● Exercise requirements:
a) Answer from the drilling rig description:
(i) Where is storage area 1415, and in what orientation does it hold risers?
(ii) What application describes the tilting apparatus for riser joints and other tubulars?
(iii) Which figures show horizontal cross sections?
b) Continue the drilling rig description after its final sentence.

● Text excerpt:
The drilling rig comprises another storage area 1415 below the drill floor deck 1407 and configured for storing risers in a vertical orientation. The risers may then be moved, e.g. by means of a gantry crane and respective chutes or other suitable pipe feeding equipment through holes in the drill floor, as will be described in more detail in connection with the description of the further embodiments below.

As the mast structure 1404 is located on one side of the well centres, and since the setback area is located on the side of the mast opposite the well centres and/or behind the driller's cabin 1434, the drill floor deck provides a large, unobstructed deck area on the side of the well centres opposite the mast. This area provides unobstructed access to both well centres and is free of pipe handling equipment. Consequently, these areas may be used as working area, e.g. for rigging up suspendable auxiliary equipment, and/or for positioning on-deck auxiliary equipment. Generally, riser joints and/or other tubulars may be tilted between an upright and a horizontal orientation by a tilting apparatus as described in co-pending Danish patent application no. PA 2013 00302, the entire contents are hereby included herein by reference.

FIGS. 36-42 show another embodiment of a drilling rig, in this example of drillship having a hull 2501, similar to the drilling rig of FIG. 35 but with a different mast structure and hoisting system. In particular, FIGS. 36 and 37 show 3D views of the drill floor seen from the starboard and port sides of the drillship, respectively (a part of the hull of the ship is cut away in FIG. 37); FIGS. 38 and 39 show horizontal cross sections in a plane above the drill floor and a plane below the drill floor, respectively; FIGS. 40 and 41 show lateral cross sections of the drill ship. Finally, FIG. 42 shows another 3D view of the drill floor seen from the starboard side of the drillship.

Brief descriptive captions

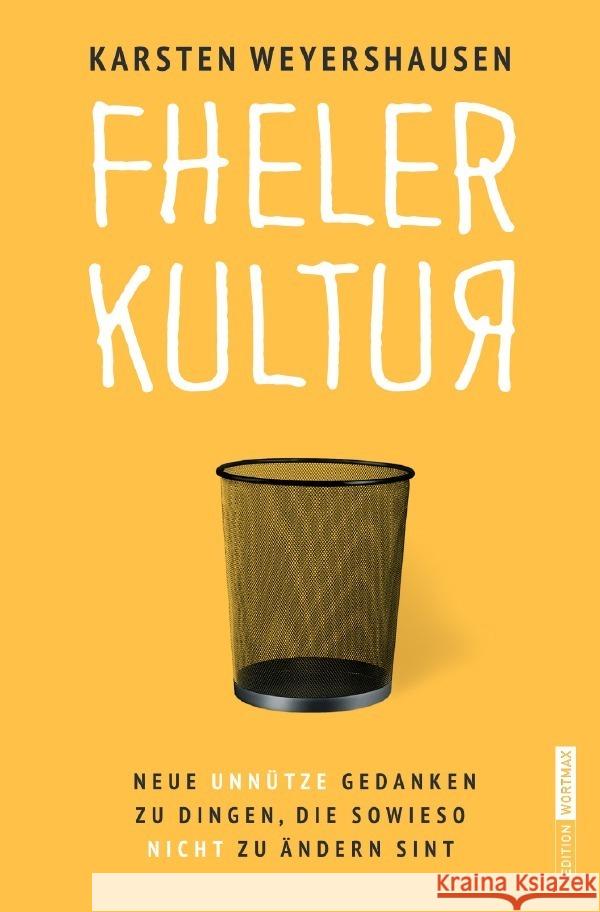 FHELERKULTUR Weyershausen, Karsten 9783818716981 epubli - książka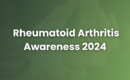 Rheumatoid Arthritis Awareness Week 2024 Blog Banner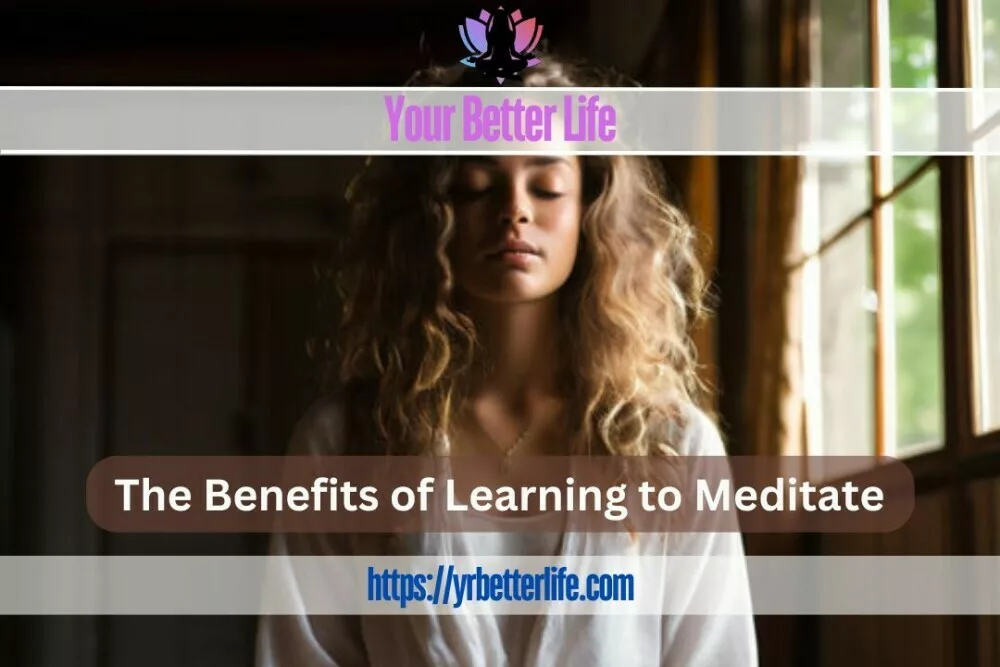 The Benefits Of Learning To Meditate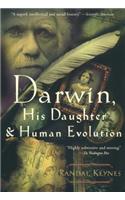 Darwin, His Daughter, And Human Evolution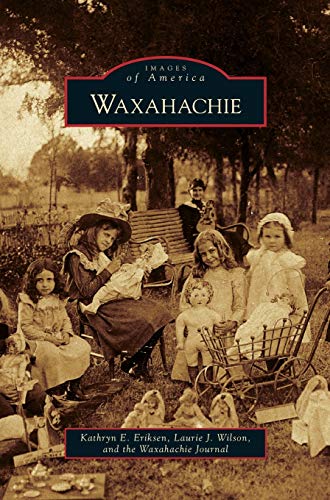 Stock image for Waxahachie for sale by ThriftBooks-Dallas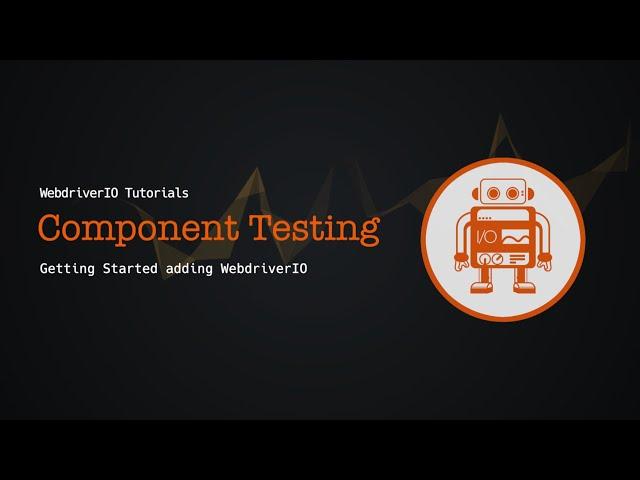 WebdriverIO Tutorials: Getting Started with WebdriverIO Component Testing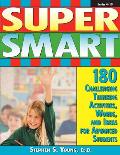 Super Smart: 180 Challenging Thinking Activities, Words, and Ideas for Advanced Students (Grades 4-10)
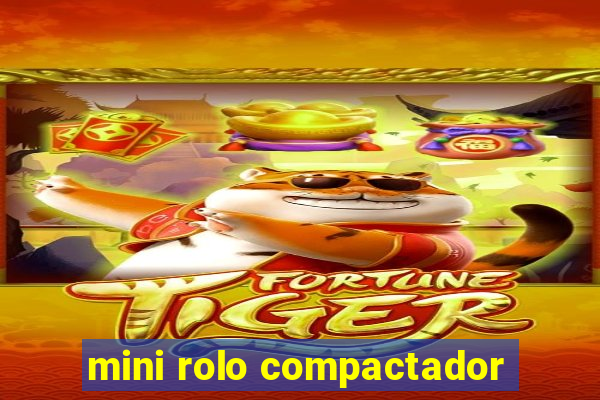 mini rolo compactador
---
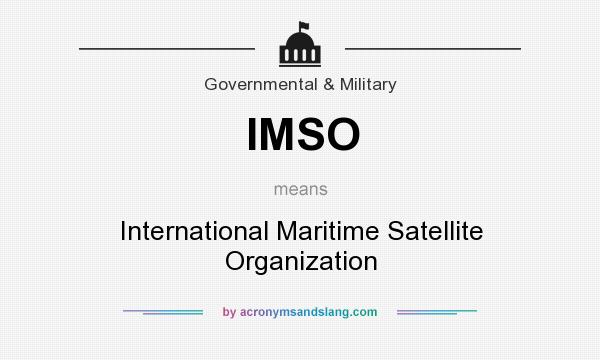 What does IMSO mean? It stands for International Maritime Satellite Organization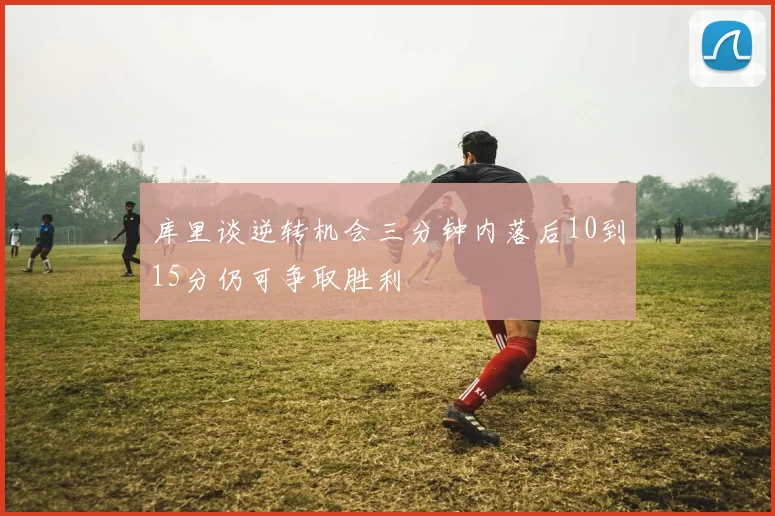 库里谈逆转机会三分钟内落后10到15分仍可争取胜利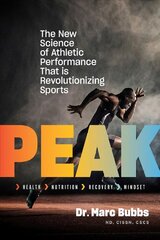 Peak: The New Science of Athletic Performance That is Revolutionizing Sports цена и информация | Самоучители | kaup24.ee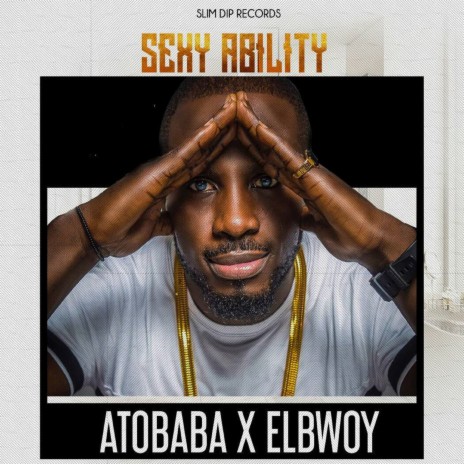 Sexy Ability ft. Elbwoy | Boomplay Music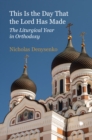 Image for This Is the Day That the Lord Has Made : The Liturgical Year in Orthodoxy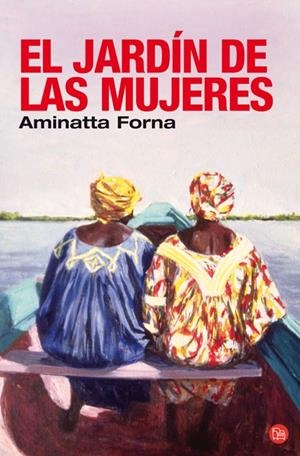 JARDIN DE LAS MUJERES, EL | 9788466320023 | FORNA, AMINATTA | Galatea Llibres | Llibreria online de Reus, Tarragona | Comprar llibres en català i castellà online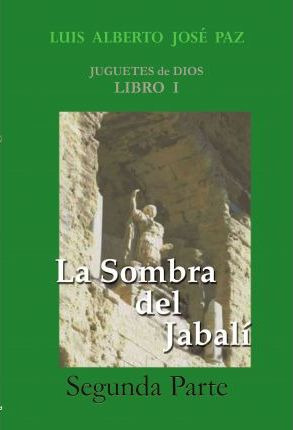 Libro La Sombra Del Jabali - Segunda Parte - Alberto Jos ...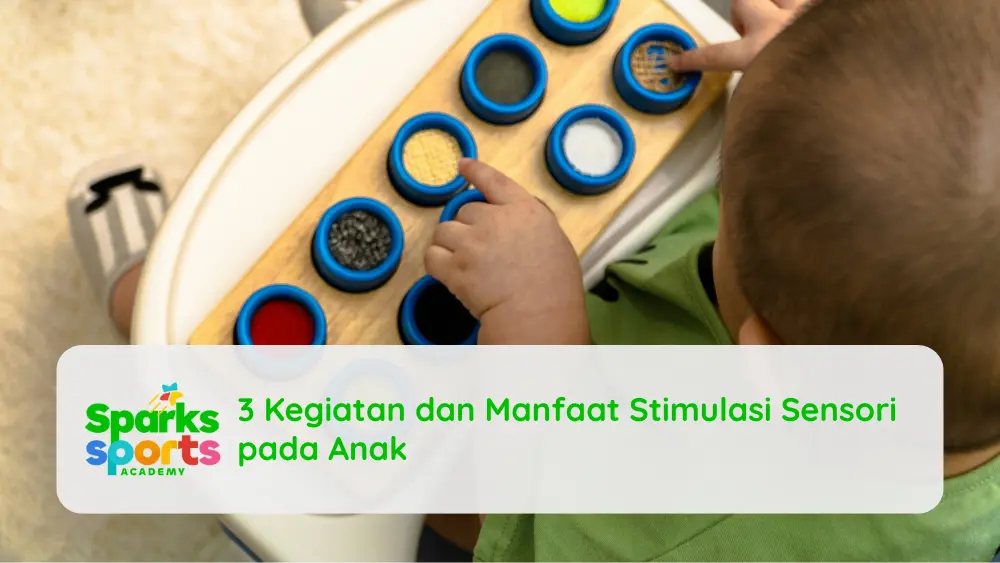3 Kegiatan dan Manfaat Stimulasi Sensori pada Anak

● Expected responses:
a)
(i) Below the drill floor deck 1407, holding risers in a vertical orientation.
(ii) Co-pending Danish patent application no. PA 2013 00302.
(iii) FIGS. 38 and 39.

b)
As in the example of FIG. 35, the drilling rig of the present embodiment comprises a drill floor deck 2407 formed on top of a substructure 2897. The substructure comprises a platform supported by legs. The platform defines the drill floor deck and spans across a moon pool 2722 formed in the hull of the drillship. The drill floor deck 2407 comprises two holes defining well centres 2423 (referred to as 3061a/b in FIG. 19), one or both being equipped with a diverter housing. The rig also comprises a joint operations well centre 3061c which can be reach by hooking a connecting tool to the two hoisting system (e.g. directly to the hook and/or to either of the top drives). The mast includes two mast portions, each associated with, and adjacent to, one of the well centres. In the present example, the well centres are located outside the footprint of the mast 2404 as described in detail in connection with FIG. 14. As in the previous embodiments, the direction between each well centre and the associated hoisting system defines a longitudinal direction. In this example, the direction intersecting with both well centres defines a transverse direction which, in this case, is parallel with a longitudinal axis of the drillship. The dual activity mast 2404 is supported by the substructure 2897 and extends upwardly from the drill floor deck 2407.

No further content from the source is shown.